-- 利用信息 --
- 1) 根据关于汉姓蕃名的节选段落回答:
(a) 两位作者都在哪所学校的哪个系读博士?
(b) 重新取用的藏族名字多采用哪类词汇?
(c) 吐蕃时期敦煌地区的汉姓蕃名主要出现在哪种文献中?
- 2) 把关于汉姓蕃名的节选段落中从“学术   2024-10-16”起、到“融,构建文化交流的深层逻辑。”止的部分重抄一遍,并把其中的“寓意美好”改成“含义吉祥”。
- 3) 接着关于吐蕃时期敦煌地区汉姓蕃名的这篇文章往下写,从文中最后一句之后续起。

-- 节选段落 --

汉姓蕃名:吐蕃时期敦煌地区汉藏语言文化的交融

学术   2024-10-16 10:59   西藏  

汉姓蕃名:吐蕃时期敦煌地区汉藏

言文化的交融





    作者:张艺凡,上海师范大学人文学院历史系在读博士研究生;陶志莹,上海师范大学人文学院历史系在读博士研究生。


吐蕃时期敦煌地区实行了一系列新政,推动了敦煌地区汉藏文化交流,并出现了一批汉姓蕃名的人群,其中以汉族为主。敦煌当地居民受族群记忆的影响,在冠藏文名字前加其本来的汉姓,此种情况一般有两种:一种是从汉文名字音译而来,另一种是重新取用。重新取用的藏族名字多采用藏文寓意美好的一些词汇。对汉姓蕃名的梳理有利于挖掘语言文化中的交融,构建文化交流的深层逻辑。

关键词:吐蕃敦煌时期;汉姓蕃名;文化交流


语言是文化交融的纽带,也是探讨我国多民族交流的重要研究课题。分析某个族群对其他族群语言文化的吸收,可以帮助我们了解不同族群、文化之间的交流态势与融合程度。吐蕃时期敦煌地区汉藏文化交流进入新阶段,语言文化交融成为族际交往的显著特征,敦煌文书中的汉姓蕃名现象为研究吐蕃时期敦煌地区汉藏文化交流提供了珍贵资料。从整体看,吐蕃时期敦煌地区的汉姓蕃名主要出现在藏文文献中,即法律、契约文书和作为抄经人或校经人身份出现于佛经题记中。汉姓蕃名的群体以当地生活的汉族为主,为了方便交流,会在某些场合取用藏族名字,并加其本来的汉姓。这类特殊人名,对于研究民族交往交流交融有着重要意义。

-- 来源资料 --
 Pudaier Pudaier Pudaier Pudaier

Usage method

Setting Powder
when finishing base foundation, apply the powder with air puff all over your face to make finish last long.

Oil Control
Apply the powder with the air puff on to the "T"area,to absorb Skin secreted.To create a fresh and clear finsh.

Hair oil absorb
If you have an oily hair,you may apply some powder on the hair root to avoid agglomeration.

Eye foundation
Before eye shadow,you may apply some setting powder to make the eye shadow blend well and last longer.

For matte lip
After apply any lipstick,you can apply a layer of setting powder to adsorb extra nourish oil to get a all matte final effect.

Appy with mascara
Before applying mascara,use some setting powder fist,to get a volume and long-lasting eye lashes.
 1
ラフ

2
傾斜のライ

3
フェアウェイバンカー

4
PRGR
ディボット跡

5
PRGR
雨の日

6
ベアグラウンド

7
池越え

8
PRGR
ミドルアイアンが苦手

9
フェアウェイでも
...
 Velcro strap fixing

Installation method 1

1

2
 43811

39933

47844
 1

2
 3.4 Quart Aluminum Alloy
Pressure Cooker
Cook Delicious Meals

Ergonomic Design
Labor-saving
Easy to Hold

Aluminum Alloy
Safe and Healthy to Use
...
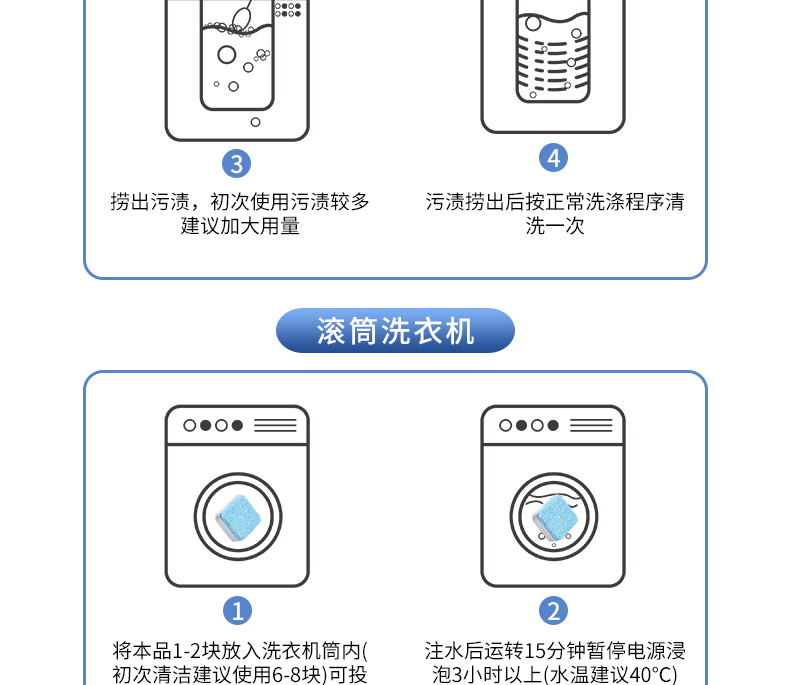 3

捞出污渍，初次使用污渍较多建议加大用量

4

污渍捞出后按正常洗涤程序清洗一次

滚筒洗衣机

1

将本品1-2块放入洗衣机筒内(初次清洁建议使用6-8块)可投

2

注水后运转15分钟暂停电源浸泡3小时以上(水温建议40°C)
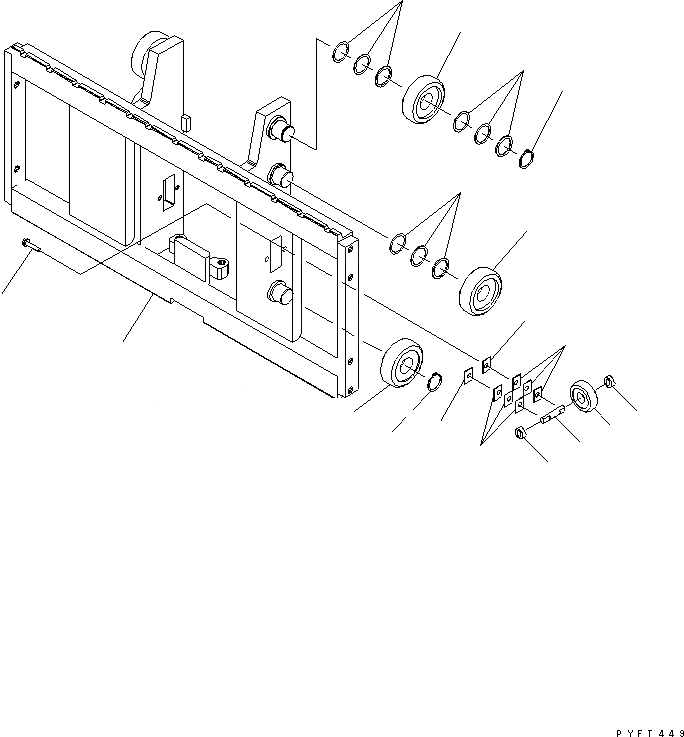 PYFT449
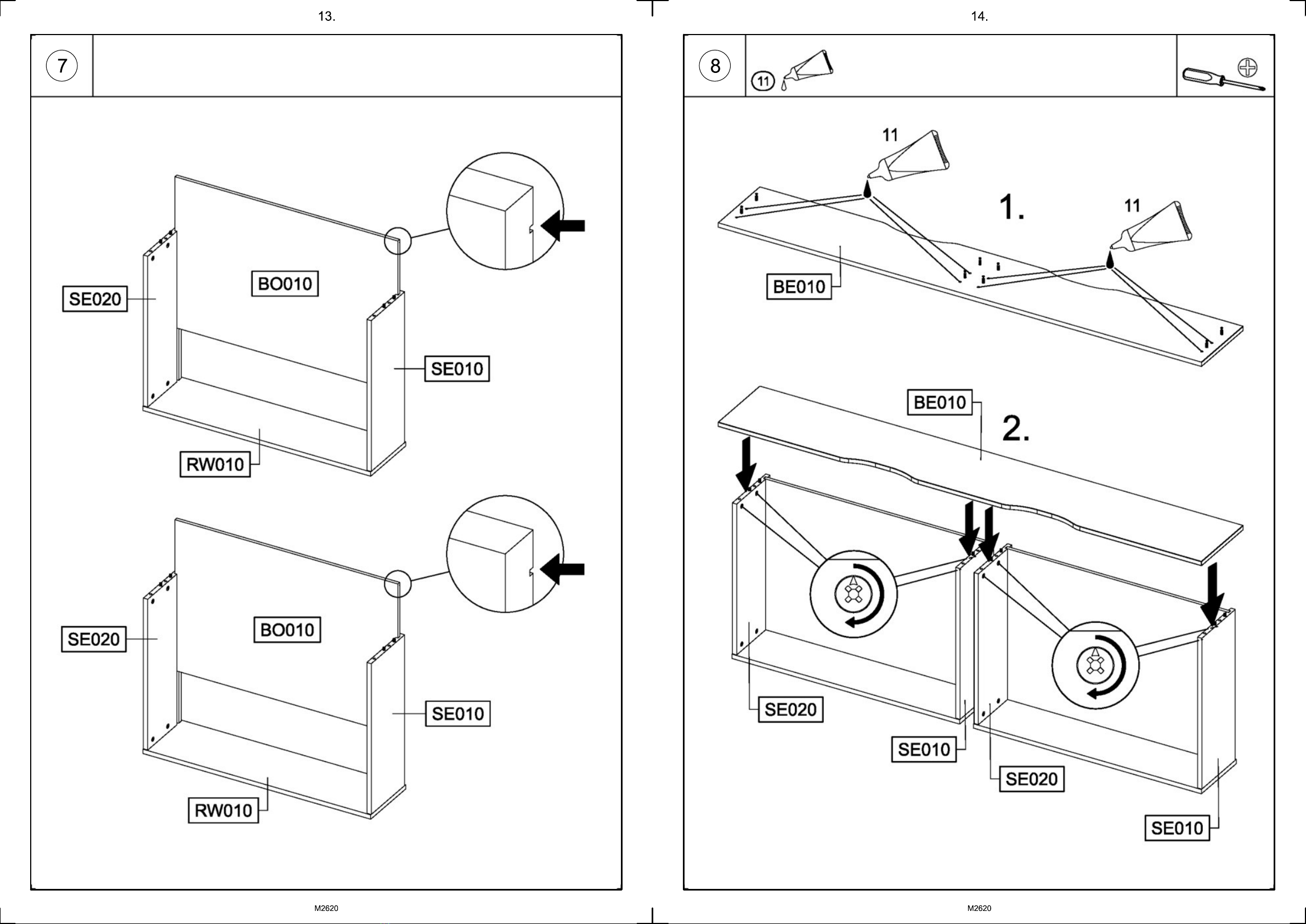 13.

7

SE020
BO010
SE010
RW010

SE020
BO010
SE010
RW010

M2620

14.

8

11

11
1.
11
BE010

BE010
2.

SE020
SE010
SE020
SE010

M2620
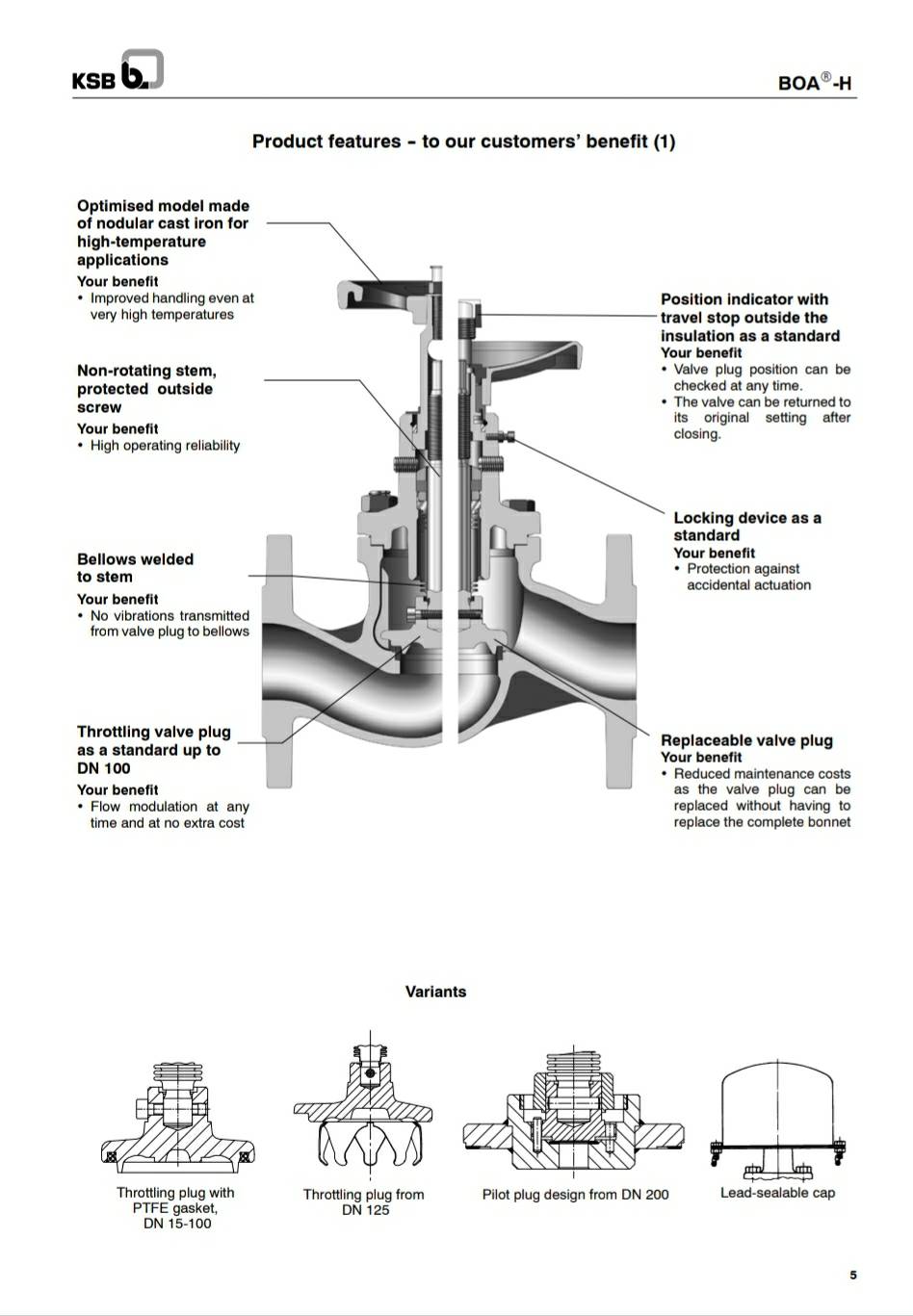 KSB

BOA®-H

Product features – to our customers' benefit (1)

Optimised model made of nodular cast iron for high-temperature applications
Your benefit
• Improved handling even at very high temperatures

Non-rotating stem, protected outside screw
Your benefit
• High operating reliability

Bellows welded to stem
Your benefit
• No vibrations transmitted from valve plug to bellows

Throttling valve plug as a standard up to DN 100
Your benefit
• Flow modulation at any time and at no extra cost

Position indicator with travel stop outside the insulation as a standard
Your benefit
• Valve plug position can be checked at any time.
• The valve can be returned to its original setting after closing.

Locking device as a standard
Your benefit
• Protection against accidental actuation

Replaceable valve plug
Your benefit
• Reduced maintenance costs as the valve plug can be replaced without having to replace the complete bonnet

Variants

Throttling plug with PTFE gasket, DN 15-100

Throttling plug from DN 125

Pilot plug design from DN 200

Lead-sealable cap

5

-- 答案列表 --
- 1)
(a) 上海师范大学人文学院历史系。
(b) 藏文中寓意美好的一些词汇。
(c) 藏文文献。

- 2)
学术   2024-10-16 10:59   西藏  

汉姓蕃名:吐蕃时期敦煌地区汉藏

言文化的交融





    作者:张艺凡,上海师范大学人文学院历史系在读博士研究生;陶志莹,上海师范大学人文学院历史系在读博士研究生。


吐蕃时期敦煌地区实行了一系列新政,推动了敦煌地区汉藏文化交流,并出现了一批汉姓蕃名的人群,其中以汉族为主。敦煌当地居民受族群记忆的影响,在冠藏文名字前加其本来的汉姓,此种情况一般有两种:一种是从汉文名字音译而来,另一种是重新取用。重新取用的藏族名字多采用藏文含义吉祥的一些词汇。对汉姓蕃名的梳理有利于挖掘语言文化中的交融,构建文化交流的深层逻辑。

- 3)
相关研究情况

国外学界对吐蕃时期敦煌地区人名关注较早,日本学者藤枝晃在《敦煌僧尼籍》中对相关人名进行了解读和探讨,开此研究之先河;上山大峻收集了部分《无量寿宗要经》以及《大般若经》中抄经人和校经人的藏文名字,统计了中国台湾国立中央图书馆所藏125号藏文文献捐献经卷名单中二百多个人名的常见姓氏;高田时雄的《吐蕃时期敦煌的写经人》对《甘肃藏敦煌藏文文献叙录》中的部分写经人、校经人进行了汉字复原,统计了频繁出现的一些抄经人、校经人姓名;俄罗斯学者撒维斯基(L.S.Savitsky)整理了列宁格勒藏202件藏文《无量寿宗要经》,罗列出97位写经生和62位校经生的名单;德国学者滕策(Getraud Taenzer)根据池田温《中国古代籍账研究》和武内绍人《中亚出土古藏文契约研究》,统计出吐蕃时期敦煌地区籍帐、契约以及写经题记中的汉族姓氏,与安史之乱前敦煌籍帐中出现的常见姓氏比对,制作成汉藏姓氏对照表。国内学界,张延清对我国甘肃省收藏和法国国家图书馆收藏的敦煌古藏文抄经生、校经生做了细致统计,指出除去某些抄经、校经由同一人担任的情况外,抄、校经总人数实为674人。
姓名的取舍反映一个民族的文化及语言交互的影响,但以往研究成果缺少对人名进行语言文化视角的研究,对藏族名字的具体含义也缺乏关注。不过上述成果对于人名的统计无疑为本文的研究提供了基础。本文拟通过对常见汉姓蕃名的分析,探讨吐蕃时期敦煌地区语言在文化交融中的作用,以此探究汉藏文化交流的深层逻辑。
汉姓蕃译:社会记忆形式的保留



带有汉族姓氏的藏族姓名,其族属问题似乎无法解释,学界亦是众说纷纭。郑炳林指出汉姓蕃名的这类居民是藏族,他们的姓名除了姓之外,与藏族名字完全一致;武内绍人指出使用汉姓蕃名的这类人群应是汉族,在吐蕃影响下,开始取用藏族或汉藏混合的名字。笔者认为,不能简单地把所有使用汉姓蕃名的人群归为汉族或藏族,应根据文献所处时代具体分析。吐蕃时期敦煌地区藏文本P.T.1089中谈到吐蕃时期沙州汉族官吏:任命唐人为官吏者:杜悉诺悉结(དོ་སྟག་སྒྱེས།)为唐人都督及吐蕃节儿僚佐……任命张悉诺勒(ཅང་སྟག་ལེགས།)为水利官……。”可见当时有相当一部分汉族采用了“汉姓蕃名”。在其他文书中出现的许多藏族名字,并未带有汉族姓氏,例如尚赞勃藏(ཞང་བཙན་བཟང་།)、属庐·勒奴悉(ཅོག་རོ་ལེགས་འདུས།),因此这部分汉姓蕃名的人应是汉族。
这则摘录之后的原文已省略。